Menurut pandangan saya mengenai tradisi ini jika dilihat dari maknanya,
tradisi Perang Tipat-Bantal dilaksanakan erat kaitannya dengan kehidupan
pertanian sebagai rasa syukur kepada Tuhan atas kehidupan yang telah
diciptakanNya serta berlimpahnya hasil panen di desa ini. Tradisi ini merupakan
budaya turun-temurun yang harus kita tetap lestarikan walaupun adanya
perkembangan jaman seperti saat ini. Disamping itu, tradisi ini juga tidak terlalu
baik jika tetap dilaksanakan karena saat ini maraknya kemiskinan yang melanda
Indonesia, naiknya harga makanan pokok seperti beras. Namun karena ini
merupakan suatu tradisi turun-temurun yang jika tidak dilakukan akan berdampak
buruk maka hendaknya kita sebagai masyarakat Bali harus bisa meminimalisirkan
ornament atau objek-objek seperti beras atau membuat sesuatu yang
menguntungkan bagi masyarakat tetapi tidak menghilangkan makna awal dari
tradisi Perang Tipat-Bantal ini.

PANDANGAN KELUARGA

Menurut pandangan keluarga saya dimulai dari segi budaya, tradisi ini
akan menjadi daya tarik bila dikomersilkan dan akan memberikan keuntungan
ekonomi bagi masyarakat di sekitarnya. Dari segi ekonomi tradisi tersebut kurang
ekonomis mengingat harga-harga di pasar sudah melambung tinggi salah satunya
seperti beras. Kemudian masih banyak masyarakat yang hidupnya di bawah
kemiskinan.
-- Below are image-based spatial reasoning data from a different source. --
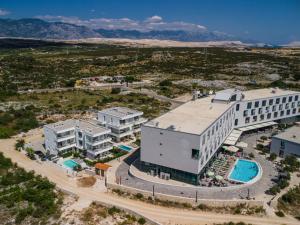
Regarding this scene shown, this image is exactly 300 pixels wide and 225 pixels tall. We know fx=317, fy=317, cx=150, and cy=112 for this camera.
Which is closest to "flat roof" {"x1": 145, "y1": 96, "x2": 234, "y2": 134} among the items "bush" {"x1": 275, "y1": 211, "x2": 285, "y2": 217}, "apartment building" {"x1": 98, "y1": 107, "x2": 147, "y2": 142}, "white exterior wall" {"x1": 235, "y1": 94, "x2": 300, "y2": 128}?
"white exterior wall" {"x1": 235, "y1": 94, "x2": 300, "y2": 128}

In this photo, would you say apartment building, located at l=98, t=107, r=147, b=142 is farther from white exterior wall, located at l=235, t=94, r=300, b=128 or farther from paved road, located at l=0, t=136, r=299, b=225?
white exterior wall, located at l=235, t=94, r=300, b=128

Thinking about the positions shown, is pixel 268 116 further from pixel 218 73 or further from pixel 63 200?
pixel 218 73

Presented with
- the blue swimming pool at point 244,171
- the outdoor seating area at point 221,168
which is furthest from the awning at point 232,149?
the blue swimming pool at point 244,171

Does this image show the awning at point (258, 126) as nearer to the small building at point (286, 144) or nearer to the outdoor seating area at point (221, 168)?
the small building at point (286, 144)

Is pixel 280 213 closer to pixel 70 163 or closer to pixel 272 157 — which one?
pixel 272 157

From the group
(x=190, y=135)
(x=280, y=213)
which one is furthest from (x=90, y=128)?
(x=280, y=213)

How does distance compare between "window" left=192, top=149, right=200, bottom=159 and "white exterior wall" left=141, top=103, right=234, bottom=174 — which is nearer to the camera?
"window" left=192, top=149, right=200, bottom=159
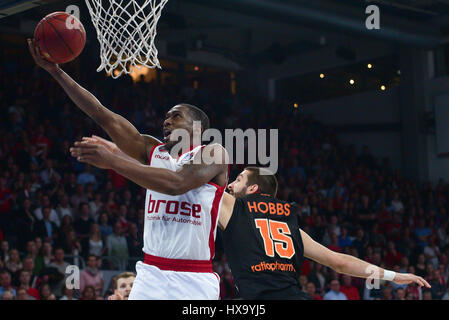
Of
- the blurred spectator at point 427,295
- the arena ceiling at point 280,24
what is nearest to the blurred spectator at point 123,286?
the arena ceiling at point 280,24

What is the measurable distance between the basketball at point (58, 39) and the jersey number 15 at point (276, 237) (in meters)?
1.59

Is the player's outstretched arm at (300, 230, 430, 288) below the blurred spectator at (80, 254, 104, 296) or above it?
above

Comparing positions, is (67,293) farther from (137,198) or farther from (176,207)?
(176,207)

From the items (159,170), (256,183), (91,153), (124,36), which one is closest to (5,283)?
(124,36)

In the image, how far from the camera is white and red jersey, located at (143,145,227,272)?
3.41 m

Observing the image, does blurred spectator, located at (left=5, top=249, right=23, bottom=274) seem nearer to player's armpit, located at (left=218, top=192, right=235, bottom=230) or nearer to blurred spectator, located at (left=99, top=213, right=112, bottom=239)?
blurred spectator, located at (left=99, top=213, right=112, bottom=239)

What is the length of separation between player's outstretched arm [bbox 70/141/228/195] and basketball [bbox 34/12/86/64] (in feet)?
3.38

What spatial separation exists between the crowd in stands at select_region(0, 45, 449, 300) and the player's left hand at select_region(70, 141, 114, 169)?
543 cm

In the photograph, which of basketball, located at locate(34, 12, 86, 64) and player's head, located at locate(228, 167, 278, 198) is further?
player's head, located at locate(228, 167, 278, 198)

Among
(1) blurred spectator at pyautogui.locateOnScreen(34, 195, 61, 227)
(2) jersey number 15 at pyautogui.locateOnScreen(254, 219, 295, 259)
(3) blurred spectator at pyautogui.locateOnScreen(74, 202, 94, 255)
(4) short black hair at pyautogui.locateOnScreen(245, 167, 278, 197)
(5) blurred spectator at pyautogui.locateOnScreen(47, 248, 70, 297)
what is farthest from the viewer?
(3) blurred spectator at pyautogui.locateOnScreen(74, 202, 94, 255)

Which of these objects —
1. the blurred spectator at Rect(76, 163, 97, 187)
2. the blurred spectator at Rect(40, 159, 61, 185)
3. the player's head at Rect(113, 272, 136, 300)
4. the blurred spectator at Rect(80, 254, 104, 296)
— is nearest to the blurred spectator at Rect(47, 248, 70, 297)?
the blurred spectator at Rect(80, 254, 104, 296)

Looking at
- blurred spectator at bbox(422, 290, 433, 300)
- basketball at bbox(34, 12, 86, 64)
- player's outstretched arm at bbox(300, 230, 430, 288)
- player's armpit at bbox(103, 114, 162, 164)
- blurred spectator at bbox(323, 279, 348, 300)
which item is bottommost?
blurred spectator at bbox(422, 290, 433, 300)

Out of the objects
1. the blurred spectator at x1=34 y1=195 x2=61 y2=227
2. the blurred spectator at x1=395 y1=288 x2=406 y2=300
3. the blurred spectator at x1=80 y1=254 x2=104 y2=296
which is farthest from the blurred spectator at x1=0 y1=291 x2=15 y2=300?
the blurred spectator at x1=395 y1=288 x2=406 y2=300

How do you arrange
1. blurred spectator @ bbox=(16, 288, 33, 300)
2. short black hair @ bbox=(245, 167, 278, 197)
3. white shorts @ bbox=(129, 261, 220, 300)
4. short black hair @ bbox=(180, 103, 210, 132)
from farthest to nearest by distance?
1. blurred spectator @ bbox=(16, 288, 33, 300)
2. short black hair @ bbox=(245, 167, 278, 197)
3. short black hair @ bbox=(180, 103, 210, 132)
4. white shorts @ bbox=(129, 261, 220, 300)
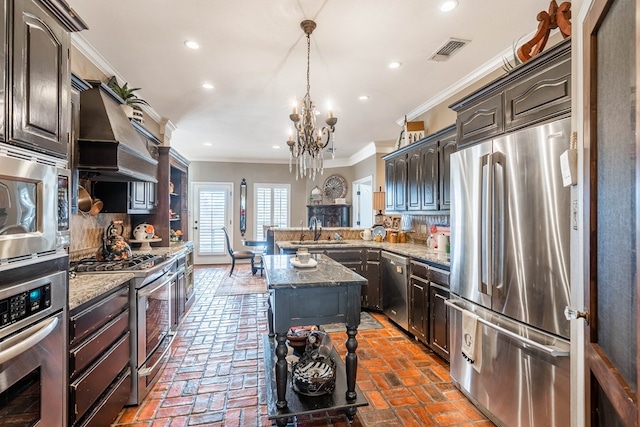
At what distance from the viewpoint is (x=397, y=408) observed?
2135mm

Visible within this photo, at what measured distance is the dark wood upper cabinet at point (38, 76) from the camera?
3.62 ft

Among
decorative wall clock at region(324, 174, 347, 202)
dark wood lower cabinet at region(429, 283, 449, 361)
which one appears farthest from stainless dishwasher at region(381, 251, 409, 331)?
decorative wall clock at region(324, 174, 347, 202)

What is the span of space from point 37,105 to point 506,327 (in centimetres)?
266

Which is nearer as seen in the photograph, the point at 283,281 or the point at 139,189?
the point at 283,281

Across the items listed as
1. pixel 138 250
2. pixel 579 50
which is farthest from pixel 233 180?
pixel 579 50

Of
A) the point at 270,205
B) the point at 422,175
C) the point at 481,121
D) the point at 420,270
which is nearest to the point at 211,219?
the point at 270,205

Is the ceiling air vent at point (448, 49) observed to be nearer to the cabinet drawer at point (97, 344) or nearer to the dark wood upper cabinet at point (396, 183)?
the dark wood upper cabinet at point (396, 183)

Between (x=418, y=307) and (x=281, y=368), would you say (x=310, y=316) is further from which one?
(x=418, y=307)

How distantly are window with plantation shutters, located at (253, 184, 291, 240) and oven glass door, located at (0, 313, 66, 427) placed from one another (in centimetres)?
673

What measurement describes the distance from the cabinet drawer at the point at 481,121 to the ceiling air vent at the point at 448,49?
0.67 meters

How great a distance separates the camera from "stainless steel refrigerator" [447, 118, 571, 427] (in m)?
1.60

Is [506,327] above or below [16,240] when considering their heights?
below

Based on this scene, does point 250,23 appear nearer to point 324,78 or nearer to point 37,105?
point 324,78

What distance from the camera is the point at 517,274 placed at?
1812 mm
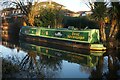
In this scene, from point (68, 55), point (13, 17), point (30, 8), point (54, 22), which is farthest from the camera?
point (13, 17)

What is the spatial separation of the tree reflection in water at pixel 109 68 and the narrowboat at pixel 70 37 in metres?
2.01

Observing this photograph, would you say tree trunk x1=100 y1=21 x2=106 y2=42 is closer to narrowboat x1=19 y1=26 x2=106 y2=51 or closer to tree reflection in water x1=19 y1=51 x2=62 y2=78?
narrowboat x1=19 y1=26 x2=106 y2=51

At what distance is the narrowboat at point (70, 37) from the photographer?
1700 cm

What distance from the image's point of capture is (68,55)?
14.9m

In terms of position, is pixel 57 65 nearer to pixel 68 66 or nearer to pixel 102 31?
pixel 68 66

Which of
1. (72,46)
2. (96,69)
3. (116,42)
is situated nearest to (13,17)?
(72,46)

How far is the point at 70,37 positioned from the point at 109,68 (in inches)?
316

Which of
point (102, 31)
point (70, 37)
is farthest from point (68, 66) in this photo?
point (70, 37)

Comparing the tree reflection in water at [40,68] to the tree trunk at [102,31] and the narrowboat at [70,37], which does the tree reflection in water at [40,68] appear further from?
the tree trunk at [102,31]

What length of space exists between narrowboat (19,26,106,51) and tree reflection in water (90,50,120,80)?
2006 millimetres

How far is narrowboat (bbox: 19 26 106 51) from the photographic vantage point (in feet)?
55.8

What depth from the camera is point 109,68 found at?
36.6 ft

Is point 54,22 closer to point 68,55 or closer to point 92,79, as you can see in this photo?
point 68,55

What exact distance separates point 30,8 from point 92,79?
19735 mm
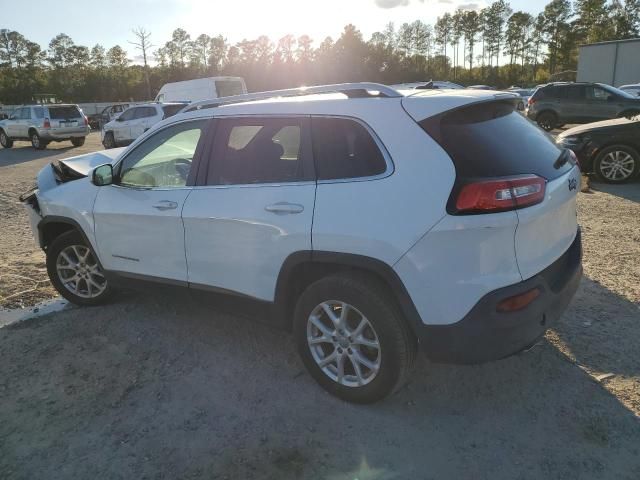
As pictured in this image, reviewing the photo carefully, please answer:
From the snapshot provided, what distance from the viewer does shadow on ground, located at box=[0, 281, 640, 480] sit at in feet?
8.21

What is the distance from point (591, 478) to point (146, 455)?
2158 mm

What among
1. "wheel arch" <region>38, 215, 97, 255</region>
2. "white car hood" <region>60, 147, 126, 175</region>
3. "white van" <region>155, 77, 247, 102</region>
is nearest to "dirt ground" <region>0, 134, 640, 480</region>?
"wheel arch" <region>38, 215, 97, 255</region>

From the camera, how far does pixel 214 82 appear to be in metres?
21.4

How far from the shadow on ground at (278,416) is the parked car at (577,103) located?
15300 millimetres

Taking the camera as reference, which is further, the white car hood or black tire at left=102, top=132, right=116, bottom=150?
black tire at left=102, top=132, right=116, bottom=150

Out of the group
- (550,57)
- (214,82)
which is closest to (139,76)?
(550,57)

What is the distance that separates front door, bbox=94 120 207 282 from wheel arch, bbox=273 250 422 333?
87cm

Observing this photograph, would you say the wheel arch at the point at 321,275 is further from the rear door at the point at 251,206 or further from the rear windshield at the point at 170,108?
the rear windshield at the point at 170,108

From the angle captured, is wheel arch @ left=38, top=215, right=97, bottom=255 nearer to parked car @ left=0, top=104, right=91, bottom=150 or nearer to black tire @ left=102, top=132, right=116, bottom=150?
black tire @ left=102, top=132, right=116, bottom=150

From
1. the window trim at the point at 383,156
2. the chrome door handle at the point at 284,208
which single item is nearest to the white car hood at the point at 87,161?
the chrome door handle at the point at 284,208

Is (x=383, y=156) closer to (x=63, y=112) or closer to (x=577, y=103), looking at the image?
(x=577, y=103)

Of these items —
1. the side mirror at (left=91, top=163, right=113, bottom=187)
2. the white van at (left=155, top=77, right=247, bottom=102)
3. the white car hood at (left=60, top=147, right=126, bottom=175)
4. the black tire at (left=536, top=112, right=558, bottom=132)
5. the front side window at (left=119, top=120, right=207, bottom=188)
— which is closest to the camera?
the front side window at (left=119, top=120, right=207, bottom=188)

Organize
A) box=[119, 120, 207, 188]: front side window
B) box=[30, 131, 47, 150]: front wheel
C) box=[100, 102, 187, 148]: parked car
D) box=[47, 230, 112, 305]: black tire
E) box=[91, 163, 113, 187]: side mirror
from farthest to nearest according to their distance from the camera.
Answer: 1. box=[30, 131, 47, 150]: front wheel
2. box=[100, 102, 187, 148]: parked car
3. box=[47, 230, 112, 305]: black tire
4. box=[91, 163, 113, 187]: side mirror
5. box=[119, 120, 207, 188]: front side window

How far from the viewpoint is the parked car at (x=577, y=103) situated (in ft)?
54.7
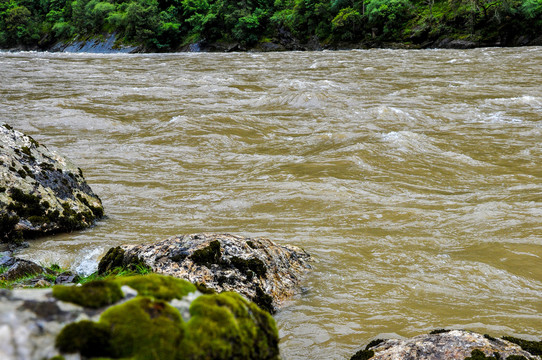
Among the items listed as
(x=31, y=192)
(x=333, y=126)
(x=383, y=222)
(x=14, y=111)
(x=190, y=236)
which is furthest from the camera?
(x=14, y=111)

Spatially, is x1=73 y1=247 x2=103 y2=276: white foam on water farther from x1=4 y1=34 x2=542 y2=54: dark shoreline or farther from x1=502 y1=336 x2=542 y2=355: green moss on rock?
x1=4 y1=34 x2=542 y2=54: dark shoreline

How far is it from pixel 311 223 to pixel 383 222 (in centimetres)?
90

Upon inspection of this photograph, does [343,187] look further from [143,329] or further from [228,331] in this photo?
[143,329]

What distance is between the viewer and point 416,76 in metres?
18.9

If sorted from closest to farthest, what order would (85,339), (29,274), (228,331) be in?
(85,339), (228,331), (29,274)

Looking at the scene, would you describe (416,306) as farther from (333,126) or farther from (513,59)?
(513,59)

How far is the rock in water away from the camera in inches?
191

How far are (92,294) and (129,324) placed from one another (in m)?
0.20

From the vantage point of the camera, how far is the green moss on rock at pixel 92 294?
4.99 ft

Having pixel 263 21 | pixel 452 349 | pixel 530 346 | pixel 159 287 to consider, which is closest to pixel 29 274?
pixel 159 287

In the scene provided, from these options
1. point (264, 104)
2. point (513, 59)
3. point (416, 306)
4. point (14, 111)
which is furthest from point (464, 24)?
point (416, 306)

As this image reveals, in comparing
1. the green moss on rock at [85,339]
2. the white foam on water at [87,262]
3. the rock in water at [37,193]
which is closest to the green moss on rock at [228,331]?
the green moss on rock at [85,339]

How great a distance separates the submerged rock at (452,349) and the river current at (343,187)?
443 millimetres

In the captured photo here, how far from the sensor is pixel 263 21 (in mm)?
53438
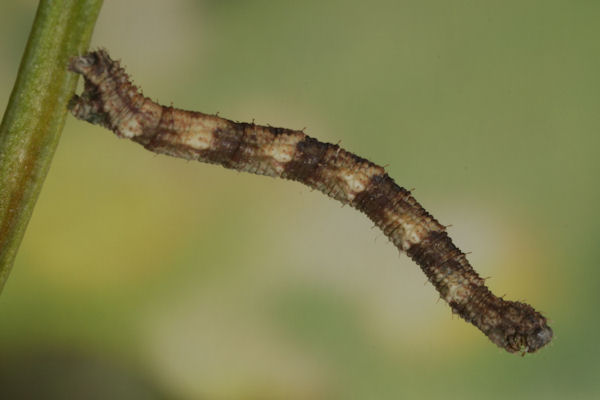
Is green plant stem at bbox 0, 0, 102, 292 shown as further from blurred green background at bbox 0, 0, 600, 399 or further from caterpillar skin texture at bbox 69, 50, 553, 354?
blurred green background at bbox 0, 0, 600, 399

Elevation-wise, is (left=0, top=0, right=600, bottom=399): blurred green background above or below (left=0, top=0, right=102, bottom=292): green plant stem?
above

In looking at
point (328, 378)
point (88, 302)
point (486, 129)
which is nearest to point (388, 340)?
point (328, 378)

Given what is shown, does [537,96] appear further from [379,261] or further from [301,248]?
[301,248]

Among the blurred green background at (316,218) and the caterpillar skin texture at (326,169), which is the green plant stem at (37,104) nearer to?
the caterpillar skin texture at (326,169)

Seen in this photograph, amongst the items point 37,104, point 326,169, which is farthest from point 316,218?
point 37,104

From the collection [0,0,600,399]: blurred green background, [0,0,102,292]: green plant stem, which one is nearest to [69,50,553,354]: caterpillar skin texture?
[0,0,102,292]: green plant stem

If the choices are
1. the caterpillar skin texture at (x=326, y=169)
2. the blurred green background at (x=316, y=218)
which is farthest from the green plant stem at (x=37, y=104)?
the blurred green background at (x=316, y=218)

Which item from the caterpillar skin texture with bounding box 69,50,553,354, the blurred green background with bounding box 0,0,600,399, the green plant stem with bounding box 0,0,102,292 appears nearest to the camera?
the green plant stem with bounding box 0,0,102,292

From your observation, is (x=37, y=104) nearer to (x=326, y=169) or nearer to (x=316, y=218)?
(x=326, y=169)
Jadi ini akan menjadi dilema bagi masyarakat disekitar daerah
tersebut, apabila pengelolaannya salah maka masyarakat di daerah tersebut tidak
menjadi apa-apa melainkan menguntungkan masyarakat di luar daerah tersebut.
Karena ini merupakan suatu keunikan yang tidak dimiliki oleh daerah lain maka
ini perlu dipikirkan ke depannya apakah tetap tradisi ini diadakan atau dilakukan
inovasi atau terobosan baru tanpa mengurangi makna dan tetap memberikan
keuntungan secara ekonomis terhadap masyarakat disekitarnya.

PANDANGAN MASYARAKAT

Menurut pandangan sebagian masyarakat Bali tidak mengetahui tentang


tradisi ini. Mereka menganggap tradisi ini “mubazir” atau terkesan tidak berguna,
karena dalam Perang Tipat-Bantal ini menggunakan ornamen makanan di
dalamnya yang dimana makanan biasanya kita konsumsi bukan untuk di buang-
buang. Inilah Bali banyak tradisi yang sebenarnya kita tidak tahu apa maknanya
seperti kegiatan perang tipat bantal ini sudah bersifat turun-temurun dan berbau
adat. Namun sebagian masyarakat Bali menyatakan perang tipat bantal tersebut
memang sudah kebudayaan asli di sana, seharusnya kita sebagai masyarakat Bali
harus melestarikan dan mempertahankan tradisinya. Perang ini tidak semata-mata
dilakukan saja namun sebagai perwujudan rasa syukur karena mereka sudah bisa
panen dan hasil panennya berlimpah bukan sekedar untuk di buang-buang saja.
Pernah dahulu tradisi ini tidak dilaksanakan sekali dan semua penduduk yang
berada di Mengwi mengalami gagal panen akibat paceklik.